First of all, acknowledge that you’re not perfect and then forgive yourself for messing up. Recovery is a process, with many stops and starts. If you recognize that, you’ll be better able to move on after a setback rather than getting mired in it. If you would forgive others for being human, you should do the same for yourself. Then get started on moving forward.
The next thing to do is to make a plan for your recovery. Think about your next steps and write them down, making specific action plans for what to do next and what to do after that. The more specific you are (ex. “work out three times a week for at least 30 minutes each” versus “get more exercise”), the more likely you are to stick with your goals. And make them doable, in small steps, to get started. The longest journey starts with the first step. If your action plan is made up of generic, vague goals, you’re not likely to begin. Make a list of what you want to accomplish and then break each item down into small, workable actions. Then start with the first one… you get the picture. Success on a small, first step will give you the energy to move on to the next one and each success will propel you forward.
It helps if you have an accountability partner. Do you have a buddy willing to work out with you? Getting fit is a great way to avoid bad behaviors, so exercising more with a friend is a win-win where you get stronger both emotionally/socially and physically. Getting out of the house to work out or enjoy nature also puts you into fresh air and situations where you’re more likely to socialize, all of which can help you feel better. The better you feel, the more likely you are to continue these actions rather than wallowing alone at home.
Getting out and being active creates a cycle of activity that improves your mood and your body, which again allows you to more easily move forward in your recovery. The better you feel emotionally and physically, the easier it is to resist temptations that come your way. And the more you socialize with people who support you, the easier it will be to recognize that you’re worthy of that support and of being well. If you can, travel someplace new. Going somewhere you’ve never been is an excellent way to literally look at your life in a new way. It’s a great perspective changer as you realize that you’re very much like everyone else and they seem to be okay. You can be too.

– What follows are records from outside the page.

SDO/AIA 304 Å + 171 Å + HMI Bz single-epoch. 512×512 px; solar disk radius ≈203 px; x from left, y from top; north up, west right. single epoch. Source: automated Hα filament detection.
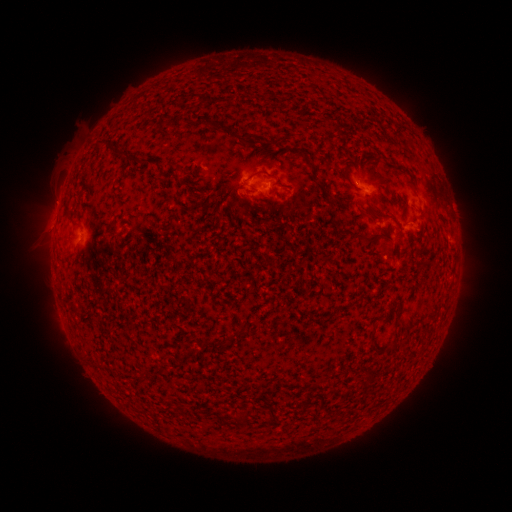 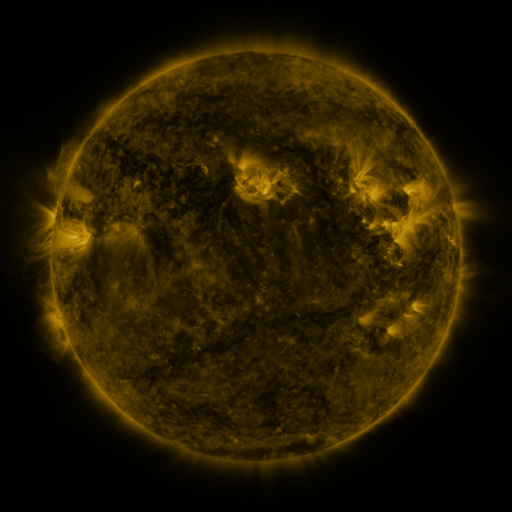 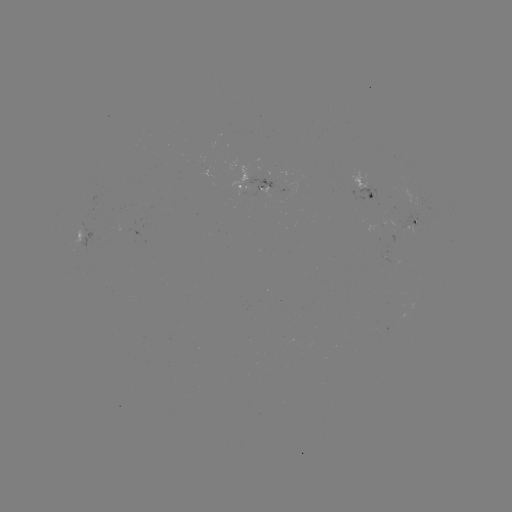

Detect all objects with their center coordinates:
filament: (192, 96)
filament: (201, 118)
filament: (227, 129)
filament: (248, 135)
filament: (126, 156)
filament: (307, 160)
filament: (284, 185)
filament: (363, 236)
filament: (76, 308)
filament: (243, 332)
filament: (272, 410)
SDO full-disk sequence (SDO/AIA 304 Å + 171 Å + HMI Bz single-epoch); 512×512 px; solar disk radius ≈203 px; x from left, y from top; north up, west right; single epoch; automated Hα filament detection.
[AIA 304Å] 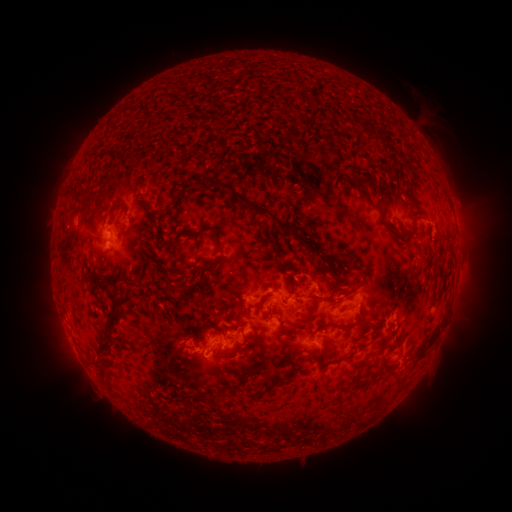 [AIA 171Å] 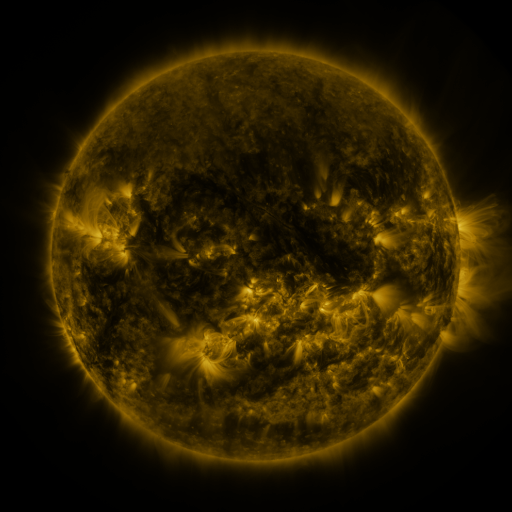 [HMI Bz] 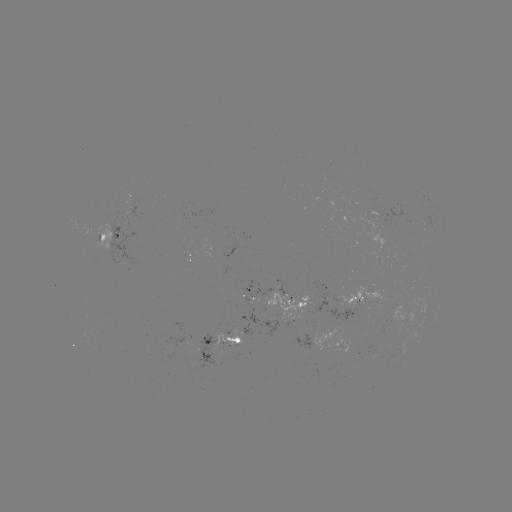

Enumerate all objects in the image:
filament: (294, 93)
filament: (361, 120)
filament: (362, 189)
filament: (171, 193)
filament: (87, 194)
filament: (254, 208)
filament: (421, 214)
filament: (401, 233)
filament: (218, 243)
filament: (98, 257)
filament: (206, 265)
filament: (98, 286)
filament: (270, 313)
filament: (312, 315)
filament: (114, 320)
filament: (359, 321)
filament: (429, 344)
filament: (385, 359)
filament: (104, 373)
filament: (288, 374)
filament: (202, 400)
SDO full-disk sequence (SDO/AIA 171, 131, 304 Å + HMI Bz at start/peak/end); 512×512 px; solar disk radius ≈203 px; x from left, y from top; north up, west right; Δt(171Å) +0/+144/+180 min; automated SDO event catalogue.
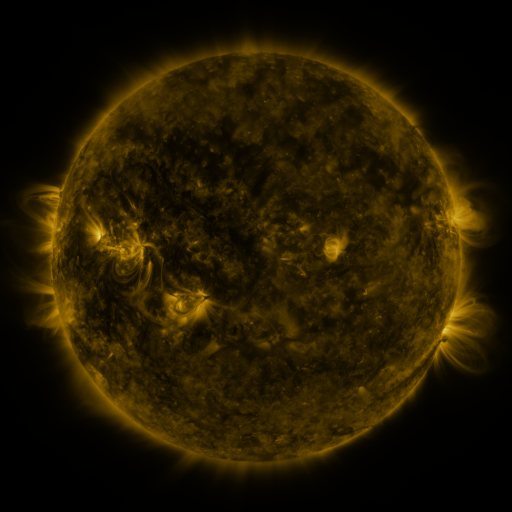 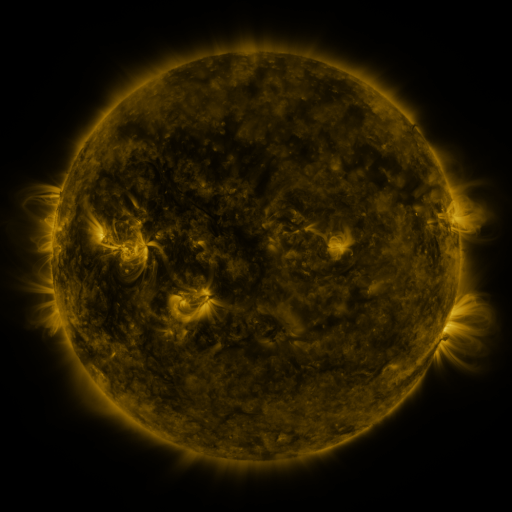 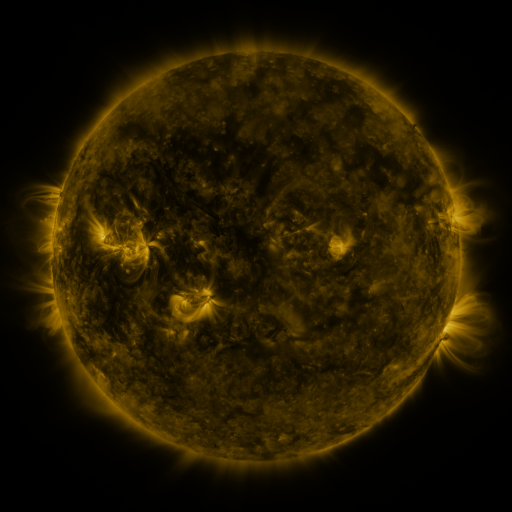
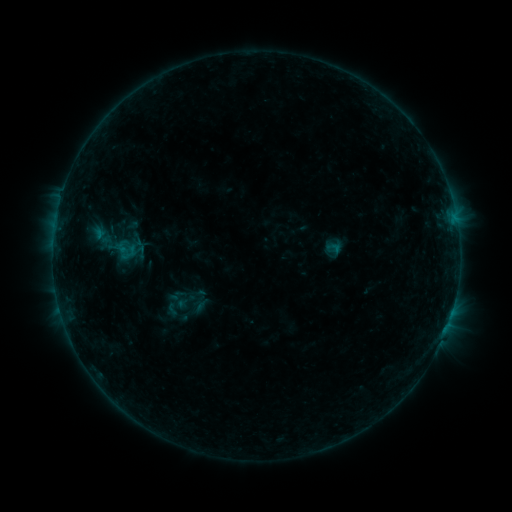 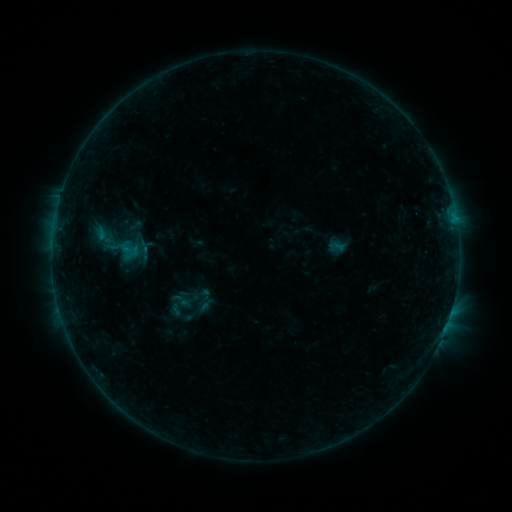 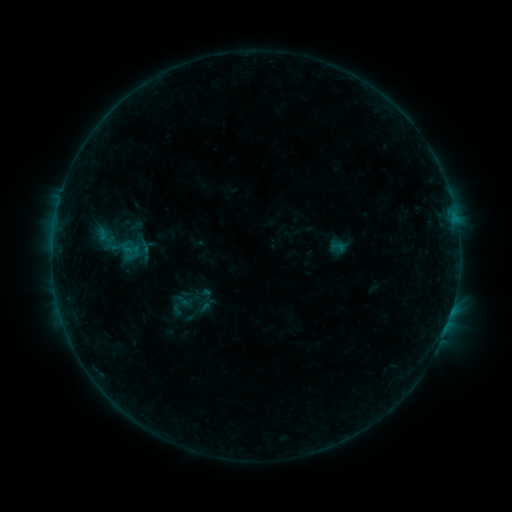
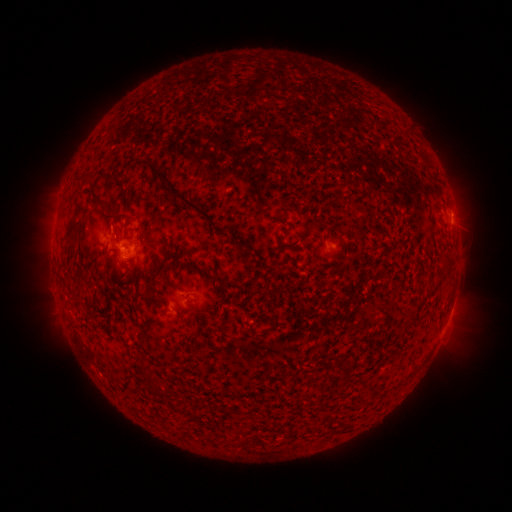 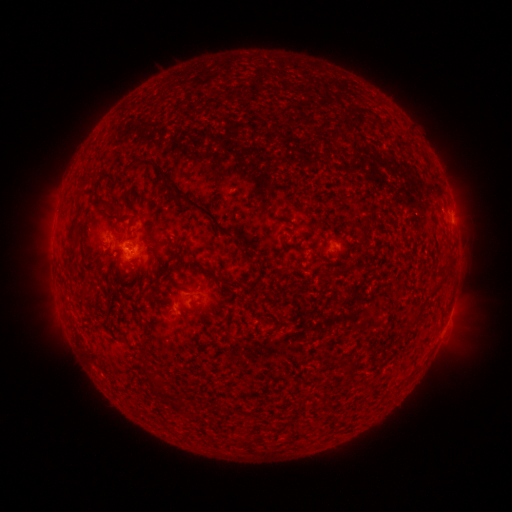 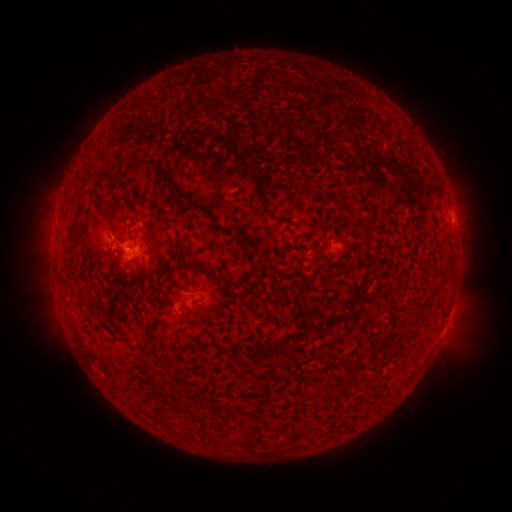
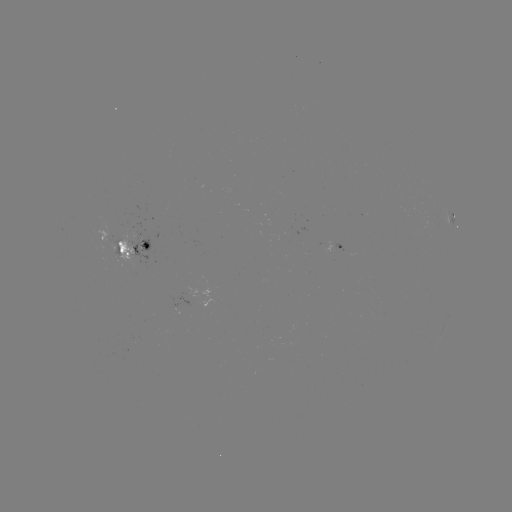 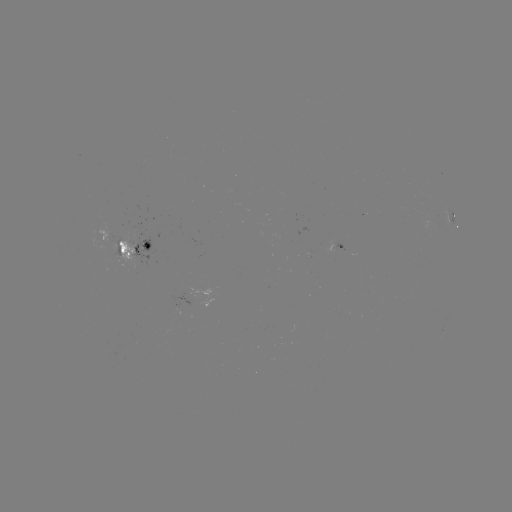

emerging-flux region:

One thing you might consider is starting a pet sitting business. Science has proven that pets, and dogs in particular, can elevate your mood and help you develop healthy behaviors. Dogs need walking, so you get outside and exercise more. They need petting and stimulation so you pay attention to something other than yourself. And they draw others to you like magnets when you’re out with them. Pretty soon, you’re socializing and exercising and receiving unconditional love from them. What could be better? Whether you’re depressed, anxious, or just unhappy with where your life is, having a dog around can help you feel better.
The reality is that we all mess up. Some of us do it more spectacularly than others, but everyone does it. It’s part of life. When you’re on the road to recovery, the greatest thing that you can do for yourself is to keep walking. Your path is your own, and it will take you wonderful places if you let it. Keep going.